Blood for Dignity : The Story of the First Integrated Combat Unit in the U.S. Army
by David Colley
General Eisenhower ordered the integration of U.S. combat divisions in Germany in 1945, providing an opportunity for black soldiers to exhibit bravery and loyalty and solidify the basis for their demands of dignity. Colley interviewed several veterans of K Company, 394th Regiment, the first black soldiers to be integrated with white troops since the American Revolution.
Brassey's D-Day Encyclopedia : The Normandy Invasion A-Z
by Barrett Tillman
This unique encyclopedia provides detailed entries for everything you ever wanted to know about D-Day, the invasion of Normandy. Organized alphabetically, the entries give detailed descriptions of weapons, equipment, divisions, air and naval units, geography, terminology, personalities, and more.
Deceivers : Allied Military Deception in the Second World War
by Thaddeus Holt
Told chronologically, "The Deceivers" takes readers from the early British achievements in the Middle East and Europe at the beginning of the war, through to the massive Allied success of D-Day, American victory in the Pacific theatre, and the war's culmination on the brink of an invasion of Japan.
Ghost Soldiers : The Forgotten Epic Story of World War II's Most Dramatic Mission
by Hampton Sides
Reports by survivors of a massacre of prisoners in the Palawan, Phillipines, prisoner-of-war stockade prompted U.S. Army leaders to send a small mobile force to another prisoner-of-war camp and liberate the inmates before their Japanese Army guards could repeat the action. The Cabantuan prisoners were the remnants of the benighted force left on Bataan three years before and forced to march without provisions and endure atrocities along the way to their encampment a brutal trek later known as the Bataan Death March.
by Elie Wiesel
Night offers a personal and unforgettable account of the appalling horrors of Hitler's reign of terror. Through the eyes of 14-year-old Eliezer, we behold the tragic fate of the Jews from the little town of Sighet. Even as they are stuffed into cattle cars bound for Auschwitz, the townspeople refuse to believe rumors of anti-Semitic atrocities.

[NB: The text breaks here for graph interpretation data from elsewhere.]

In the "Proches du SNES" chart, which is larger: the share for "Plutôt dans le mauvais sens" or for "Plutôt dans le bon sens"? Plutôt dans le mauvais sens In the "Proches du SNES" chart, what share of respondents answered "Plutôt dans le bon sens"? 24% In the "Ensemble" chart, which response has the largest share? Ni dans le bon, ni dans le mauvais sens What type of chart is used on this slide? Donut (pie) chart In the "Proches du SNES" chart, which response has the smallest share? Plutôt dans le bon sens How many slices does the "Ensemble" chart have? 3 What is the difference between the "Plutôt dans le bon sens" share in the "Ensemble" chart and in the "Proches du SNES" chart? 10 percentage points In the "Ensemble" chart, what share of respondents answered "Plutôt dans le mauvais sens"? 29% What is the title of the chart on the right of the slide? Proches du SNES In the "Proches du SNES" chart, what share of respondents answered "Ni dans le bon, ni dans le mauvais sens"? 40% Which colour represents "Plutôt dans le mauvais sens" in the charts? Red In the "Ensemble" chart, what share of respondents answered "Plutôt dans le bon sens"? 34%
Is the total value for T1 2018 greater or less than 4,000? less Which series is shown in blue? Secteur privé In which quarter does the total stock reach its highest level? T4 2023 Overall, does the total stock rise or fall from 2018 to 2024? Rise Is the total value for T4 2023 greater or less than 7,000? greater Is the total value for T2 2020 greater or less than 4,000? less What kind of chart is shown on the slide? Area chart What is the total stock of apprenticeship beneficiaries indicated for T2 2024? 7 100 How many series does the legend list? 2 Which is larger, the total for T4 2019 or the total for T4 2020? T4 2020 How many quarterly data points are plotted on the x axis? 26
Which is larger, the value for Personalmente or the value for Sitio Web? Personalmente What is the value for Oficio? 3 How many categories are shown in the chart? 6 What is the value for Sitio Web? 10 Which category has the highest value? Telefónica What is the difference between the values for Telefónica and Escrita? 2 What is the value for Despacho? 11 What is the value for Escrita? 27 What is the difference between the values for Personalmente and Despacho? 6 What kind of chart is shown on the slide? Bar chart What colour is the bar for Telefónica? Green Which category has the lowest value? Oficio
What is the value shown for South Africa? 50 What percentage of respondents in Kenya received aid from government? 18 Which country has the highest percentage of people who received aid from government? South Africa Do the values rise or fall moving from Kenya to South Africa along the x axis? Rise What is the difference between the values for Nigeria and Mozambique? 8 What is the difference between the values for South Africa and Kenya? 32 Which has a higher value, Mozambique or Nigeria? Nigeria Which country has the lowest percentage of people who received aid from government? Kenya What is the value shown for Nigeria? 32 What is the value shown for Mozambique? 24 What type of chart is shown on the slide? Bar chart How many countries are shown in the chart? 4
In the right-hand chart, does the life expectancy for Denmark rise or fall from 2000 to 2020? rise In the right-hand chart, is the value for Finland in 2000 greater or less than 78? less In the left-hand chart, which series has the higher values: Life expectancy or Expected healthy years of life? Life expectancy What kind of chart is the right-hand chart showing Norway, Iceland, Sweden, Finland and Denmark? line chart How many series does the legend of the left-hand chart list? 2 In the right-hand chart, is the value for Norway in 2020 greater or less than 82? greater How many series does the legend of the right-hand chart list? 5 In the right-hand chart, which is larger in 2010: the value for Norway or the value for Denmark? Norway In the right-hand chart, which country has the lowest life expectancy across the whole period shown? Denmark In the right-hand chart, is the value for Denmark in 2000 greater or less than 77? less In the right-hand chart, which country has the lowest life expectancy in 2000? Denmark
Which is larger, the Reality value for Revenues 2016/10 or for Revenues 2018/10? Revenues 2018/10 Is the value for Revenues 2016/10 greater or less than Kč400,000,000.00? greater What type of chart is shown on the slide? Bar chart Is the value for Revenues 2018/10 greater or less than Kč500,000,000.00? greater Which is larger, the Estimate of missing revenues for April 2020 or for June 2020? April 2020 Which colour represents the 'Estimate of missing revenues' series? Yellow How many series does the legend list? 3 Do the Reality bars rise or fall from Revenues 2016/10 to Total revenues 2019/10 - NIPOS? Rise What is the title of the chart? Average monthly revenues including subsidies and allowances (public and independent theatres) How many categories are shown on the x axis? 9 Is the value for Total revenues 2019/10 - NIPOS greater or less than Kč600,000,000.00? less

Not until they are marched toward the blazing crematory at the camp's "reception center" does the terrible truth sink in.
The Rise and Fall of the Third Reich
by William L. Shirer
The rise and fall of the Third Reich offers an examination of how Adolf Hitler nearly succeeded in conquering the world. Shirer's account of the pivotal characters and events of that critical era benefits from his many years as a reporter and his own personal recollections, as well as from the mass of historical documents retrieved from the German Foreign Office. The result is this account of how Hitler wrested political control of Germany and managed to take the country with him on his mad six-year quest for world domination, only to see it go down in flames in the end.
With the Old Breed
by E. B. Sledge
Landing on the beach at Peleliu in 1944 as twenty-year-old new recruit to the US Marines, Eugene Sledge can only try desperately to survive. This memoir tells the cruelty, bravery and deaths of the men he fought alongside, and of his own journey from patriotic innocence to battle-scarred veteran.